久遠の果てで、あの約束を。

沈黙。なにも言えなくなって押し黙る。

宮野さんは、あのことを知っているのだろうか。私と渚の間にあったことだけじゃない。私が宮野さんの告白を盗み見たことも。


「……宮野さんは?」

「振られちゃった」

放心している私に「優希ちゃんだって見てたでしょう」と、苦笑いする彼女。やっぱり、バレてたのか。

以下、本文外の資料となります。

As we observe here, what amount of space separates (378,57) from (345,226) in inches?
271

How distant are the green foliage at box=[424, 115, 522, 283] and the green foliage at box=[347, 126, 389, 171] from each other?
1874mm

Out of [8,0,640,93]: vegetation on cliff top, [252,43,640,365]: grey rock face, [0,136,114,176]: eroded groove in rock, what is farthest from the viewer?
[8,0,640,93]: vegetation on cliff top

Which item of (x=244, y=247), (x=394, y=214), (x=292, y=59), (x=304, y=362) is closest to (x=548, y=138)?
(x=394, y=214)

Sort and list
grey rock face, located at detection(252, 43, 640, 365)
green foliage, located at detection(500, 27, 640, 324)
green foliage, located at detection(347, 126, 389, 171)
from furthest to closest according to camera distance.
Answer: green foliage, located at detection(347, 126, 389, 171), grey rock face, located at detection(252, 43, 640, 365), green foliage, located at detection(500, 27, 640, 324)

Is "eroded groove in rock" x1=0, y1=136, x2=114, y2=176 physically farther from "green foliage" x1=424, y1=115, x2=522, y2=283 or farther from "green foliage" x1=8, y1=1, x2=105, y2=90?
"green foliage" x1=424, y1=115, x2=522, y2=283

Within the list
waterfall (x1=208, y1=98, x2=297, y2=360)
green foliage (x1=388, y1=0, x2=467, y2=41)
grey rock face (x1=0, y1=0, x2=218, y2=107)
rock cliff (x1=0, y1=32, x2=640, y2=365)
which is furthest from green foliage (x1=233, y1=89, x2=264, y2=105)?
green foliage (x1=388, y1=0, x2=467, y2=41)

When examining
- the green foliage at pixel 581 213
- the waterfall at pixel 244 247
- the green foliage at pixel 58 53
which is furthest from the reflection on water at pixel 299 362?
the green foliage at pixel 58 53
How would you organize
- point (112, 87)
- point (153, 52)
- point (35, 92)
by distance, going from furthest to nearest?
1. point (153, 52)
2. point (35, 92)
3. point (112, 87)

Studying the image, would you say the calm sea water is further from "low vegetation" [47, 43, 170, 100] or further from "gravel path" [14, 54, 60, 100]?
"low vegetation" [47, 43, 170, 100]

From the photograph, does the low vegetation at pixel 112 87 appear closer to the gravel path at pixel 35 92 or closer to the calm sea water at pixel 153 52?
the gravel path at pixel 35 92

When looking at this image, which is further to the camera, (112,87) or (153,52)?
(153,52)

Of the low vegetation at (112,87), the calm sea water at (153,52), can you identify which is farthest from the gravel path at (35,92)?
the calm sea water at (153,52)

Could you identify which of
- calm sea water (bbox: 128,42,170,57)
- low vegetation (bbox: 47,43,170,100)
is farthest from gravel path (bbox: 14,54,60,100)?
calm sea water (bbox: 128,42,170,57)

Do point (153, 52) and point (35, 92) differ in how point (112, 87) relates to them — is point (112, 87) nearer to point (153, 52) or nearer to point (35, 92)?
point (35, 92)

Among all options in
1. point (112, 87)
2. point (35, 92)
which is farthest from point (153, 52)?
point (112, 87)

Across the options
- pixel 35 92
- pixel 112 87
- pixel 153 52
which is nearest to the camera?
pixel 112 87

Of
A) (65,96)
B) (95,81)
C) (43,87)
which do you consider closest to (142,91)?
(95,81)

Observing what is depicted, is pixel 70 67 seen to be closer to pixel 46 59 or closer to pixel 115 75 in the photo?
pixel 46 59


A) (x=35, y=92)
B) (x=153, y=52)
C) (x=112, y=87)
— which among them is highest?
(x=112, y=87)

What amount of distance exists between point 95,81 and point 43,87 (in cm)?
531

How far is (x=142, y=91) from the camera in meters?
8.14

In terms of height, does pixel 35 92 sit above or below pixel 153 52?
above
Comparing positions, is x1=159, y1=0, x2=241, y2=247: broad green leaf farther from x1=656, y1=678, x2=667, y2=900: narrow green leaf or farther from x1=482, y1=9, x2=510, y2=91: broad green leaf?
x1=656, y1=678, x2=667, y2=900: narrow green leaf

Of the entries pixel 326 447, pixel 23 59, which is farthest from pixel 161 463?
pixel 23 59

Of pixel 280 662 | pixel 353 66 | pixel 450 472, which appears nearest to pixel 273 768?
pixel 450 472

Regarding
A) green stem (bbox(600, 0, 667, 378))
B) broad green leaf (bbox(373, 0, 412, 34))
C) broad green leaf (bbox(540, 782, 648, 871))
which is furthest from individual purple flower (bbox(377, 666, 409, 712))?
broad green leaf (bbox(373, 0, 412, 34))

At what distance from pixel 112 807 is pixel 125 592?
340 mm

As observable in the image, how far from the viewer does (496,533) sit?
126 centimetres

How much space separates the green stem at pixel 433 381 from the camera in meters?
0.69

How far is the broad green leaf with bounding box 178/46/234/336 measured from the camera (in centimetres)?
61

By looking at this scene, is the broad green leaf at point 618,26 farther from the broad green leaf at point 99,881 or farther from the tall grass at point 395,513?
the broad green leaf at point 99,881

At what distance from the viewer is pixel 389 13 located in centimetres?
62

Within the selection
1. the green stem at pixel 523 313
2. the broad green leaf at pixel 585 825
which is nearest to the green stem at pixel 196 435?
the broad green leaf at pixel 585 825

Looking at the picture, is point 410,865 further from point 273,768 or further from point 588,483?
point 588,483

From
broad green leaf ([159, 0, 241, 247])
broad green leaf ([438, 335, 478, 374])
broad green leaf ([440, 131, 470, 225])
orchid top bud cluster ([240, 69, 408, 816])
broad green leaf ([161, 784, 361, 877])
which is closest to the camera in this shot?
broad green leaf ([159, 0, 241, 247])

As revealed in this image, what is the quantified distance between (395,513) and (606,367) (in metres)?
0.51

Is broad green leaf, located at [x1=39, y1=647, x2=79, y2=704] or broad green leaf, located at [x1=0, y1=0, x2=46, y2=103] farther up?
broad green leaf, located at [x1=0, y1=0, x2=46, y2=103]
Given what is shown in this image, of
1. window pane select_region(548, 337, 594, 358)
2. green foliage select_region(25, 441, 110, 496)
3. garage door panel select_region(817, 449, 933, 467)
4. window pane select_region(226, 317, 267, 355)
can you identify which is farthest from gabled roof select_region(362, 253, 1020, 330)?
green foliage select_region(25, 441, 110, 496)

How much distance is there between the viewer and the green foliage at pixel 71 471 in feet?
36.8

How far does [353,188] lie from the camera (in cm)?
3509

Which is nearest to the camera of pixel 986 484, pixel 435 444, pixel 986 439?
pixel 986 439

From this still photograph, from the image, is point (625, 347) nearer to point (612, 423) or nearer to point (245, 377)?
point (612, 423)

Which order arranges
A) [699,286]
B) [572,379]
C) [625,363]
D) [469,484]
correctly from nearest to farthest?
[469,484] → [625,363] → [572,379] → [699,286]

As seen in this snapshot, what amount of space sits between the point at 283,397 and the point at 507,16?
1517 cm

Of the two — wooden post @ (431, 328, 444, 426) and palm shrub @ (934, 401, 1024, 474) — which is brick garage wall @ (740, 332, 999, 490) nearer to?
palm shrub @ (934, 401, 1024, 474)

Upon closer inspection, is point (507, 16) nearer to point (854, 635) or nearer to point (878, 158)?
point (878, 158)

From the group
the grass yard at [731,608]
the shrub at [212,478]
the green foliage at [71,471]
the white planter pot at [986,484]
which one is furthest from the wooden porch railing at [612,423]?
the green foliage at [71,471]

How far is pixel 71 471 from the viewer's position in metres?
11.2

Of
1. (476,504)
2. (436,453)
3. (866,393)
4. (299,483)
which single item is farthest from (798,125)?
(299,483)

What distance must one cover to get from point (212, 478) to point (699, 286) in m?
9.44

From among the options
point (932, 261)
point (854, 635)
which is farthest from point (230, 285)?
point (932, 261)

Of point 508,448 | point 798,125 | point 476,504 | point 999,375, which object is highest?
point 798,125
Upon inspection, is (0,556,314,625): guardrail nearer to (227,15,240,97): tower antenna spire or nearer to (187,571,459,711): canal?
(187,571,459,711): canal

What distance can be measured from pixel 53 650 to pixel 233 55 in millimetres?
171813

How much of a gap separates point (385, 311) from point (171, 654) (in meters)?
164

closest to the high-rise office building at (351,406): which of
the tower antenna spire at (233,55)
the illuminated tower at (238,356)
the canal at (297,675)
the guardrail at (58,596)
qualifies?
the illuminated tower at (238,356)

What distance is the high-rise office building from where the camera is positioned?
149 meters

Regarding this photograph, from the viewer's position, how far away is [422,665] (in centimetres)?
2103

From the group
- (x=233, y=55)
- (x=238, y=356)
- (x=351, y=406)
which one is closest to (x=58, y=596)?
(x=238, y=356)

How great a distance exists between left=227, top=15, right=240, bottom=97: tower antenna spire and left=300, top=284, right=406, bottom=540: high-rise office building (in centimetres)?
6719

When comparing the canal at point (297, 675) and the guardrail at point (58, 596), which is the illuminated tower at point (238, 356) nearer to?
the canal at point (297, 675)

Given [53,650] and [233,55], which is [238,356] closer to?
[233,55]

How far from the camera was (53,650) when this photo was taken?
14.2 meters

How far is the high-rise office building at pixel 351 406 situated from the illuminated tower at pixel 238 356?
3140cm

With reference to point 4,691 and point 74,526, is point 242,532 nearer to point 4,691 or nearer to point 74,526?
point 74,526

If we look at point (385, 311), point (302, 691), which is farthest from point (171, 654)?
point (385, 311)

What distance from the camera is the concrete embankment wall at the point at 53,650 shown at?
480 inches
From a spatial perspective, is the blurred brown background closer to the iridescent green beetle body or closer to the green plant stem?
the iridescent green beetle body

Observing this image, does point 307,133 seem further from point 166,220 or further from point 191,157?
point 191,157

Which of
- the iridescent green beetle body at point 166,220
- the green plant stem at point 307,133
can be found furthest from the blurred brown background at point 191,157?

「まぁこうなることはわかってたんだけど、まさかこんなにあっさり振られちゃうとは。現実って厳しいね」


「……」

驚いた。

いかにももう未練なんて残っていませんと言わんばかりの口調にも、躊躇うこともなく「振られちゃった」と口にしたことにも。


「中学の頃から、ずっと好きだったの」


ほっそりとした白い指が、乙女色のカップの縁を撫でる。


「最初はなんとも思ってなくて、顔はまあまあ格好いいけど、他は大したことないし。全然意識してなかったの。だけど、気がついたら目で追うようになってて、笑顔も、声も、適当に見えて優しいところも、一から百まで全部好きになってた。一緒にいることも多かったから、ほんのちょっとだけ期待してた」


でも、もういいのと、吹っ切れたように笑う。


「私じゃ駄目だったみたいだし。もう届かないんだって、はっきりわかったから。それに、樹も慰めてくれたしね」

最後のは冗談めかした口調だったけれど、篠原の下の名前を呼ぶ声には、信頼の情がありありと浮かんでいた。